Page Featured: Performing Arts Complex

The portfolio section of the July/August issue of Texas Architect magazine is dedicated to performing arts centers and features two Page projects: The University of Texas Rio Grande Valley Academic Performing Arts Complex and the Marshall Family Performing Arts Center at Greenhill School in Dallas. Both projects introduce state-of-the-art arts facilities and are positioned to become central gathering and performance spaces for their respective local arts communities.

In the Valley, the new Performing Arts Complex replaces two existing 40-year-old buildings with a new facility and includes the renovation of two adjacent structures. The 94,000-square-foot complex includes a 1,000-seat performance hall which houses a range of music, dance and theatrical events and dedicated rehearsal spaces for Band, Orchestra, Choir and Mariachi/Jazz ensembles. The grand porch and lobby are oriented toward University Drive and downtown Edinburg at the southeast end of the campus, making this building a landmark gateway to the university from the city. The project extends the campus’s dominant vocabulary of thick brick walls with circular and arched openings. But it also introduces larger areas of glass and greater visual connectivity between indoors and outdoors as is appropriate for a public building that needs to welcome visitors and have its activities visible from the outside at night when most performances occur.

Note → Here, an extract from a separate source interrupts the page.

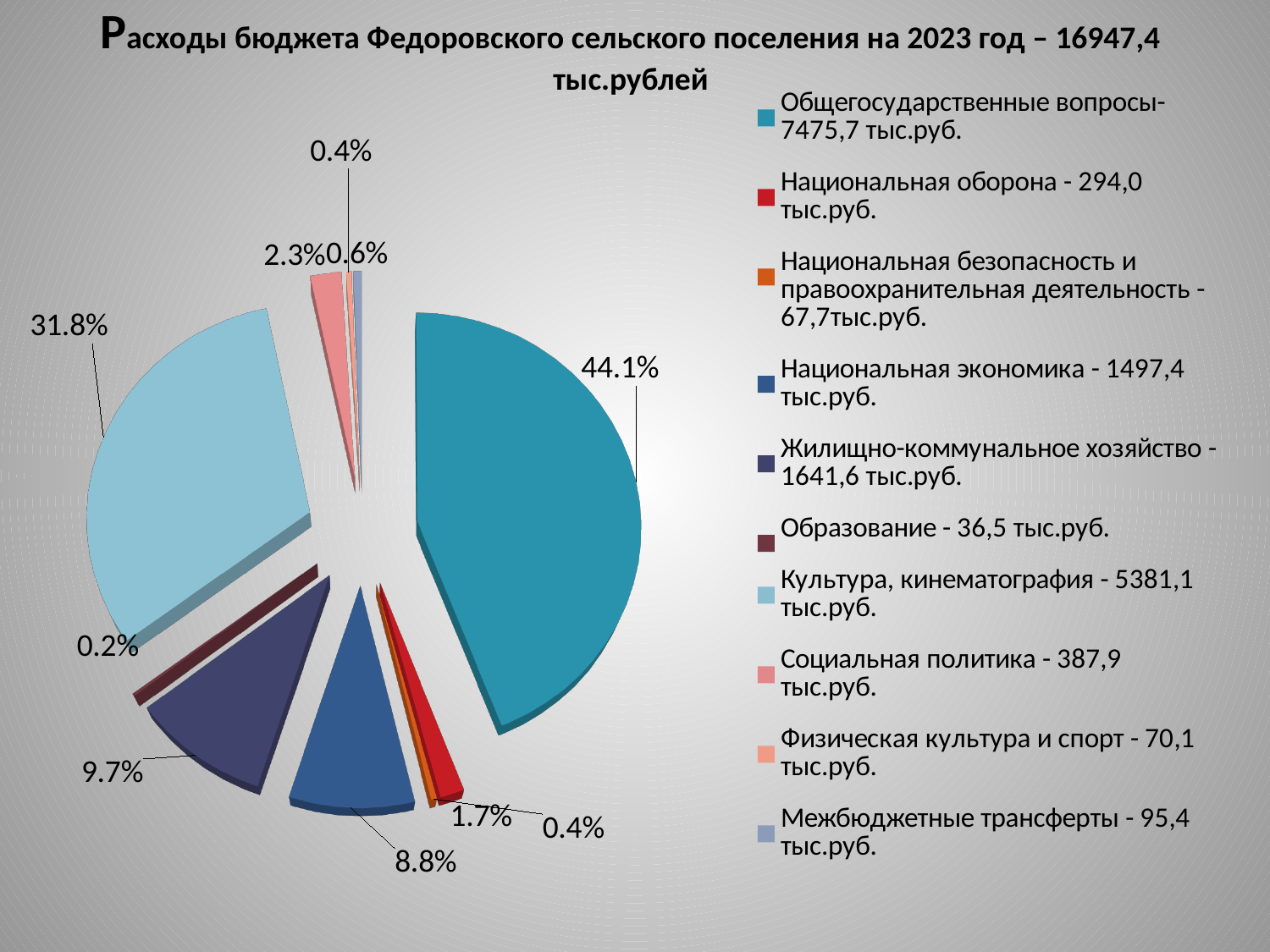
According to the legend, what is the amount for Социальная политика? 387,9 тыс.руб. What share of the pie does Культура, кинематография take? 31.8% What share of the pie does Жилищно-коммунальное хозяйство take? 9.7% What total budget expenditure amount is stated in the chart title? 16947,4 тыс.рублей According to the legend, what is the amount for Национальная экономика? 1497,4 тыс.руб. Which slice is larger: Национальная экономика or Жилищно-коммунальное хозяйство? Жилищно-коммунальное хозяйство What is the difference in percentage points between the Общегосударственные вопросы slice (44.1%) and the Культура, кинематография slice (31.8%)? 12.3 percentage points What share of the pie does Общегосударственные вопросы take? 44.1% Which category has the smallest slice of the pie? Образование What kind of chart is shown on the slide? Pie chart Which category has the largest slice of the pie? Общегосударственные вопросы How many slices (categories) does the pie chart have? 10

In Dallas, the new performing arts building is now the centerpiece of Greenhill School, a pre-K through 12 institution. Designed by the New York-based architecture firm WEISS/MANFREDI, the Marshall Family Performing Arts Center supports Greenhill's well-known arts program and provide its students even better opportunities to practice and perform within a college-level program. Page served as Associate Architect and also provided MEP/FP engineering for the facility. 

The pairing of the projects in the current issue of Texas Architect emphasizes the impact both arts centers are already having on their communities.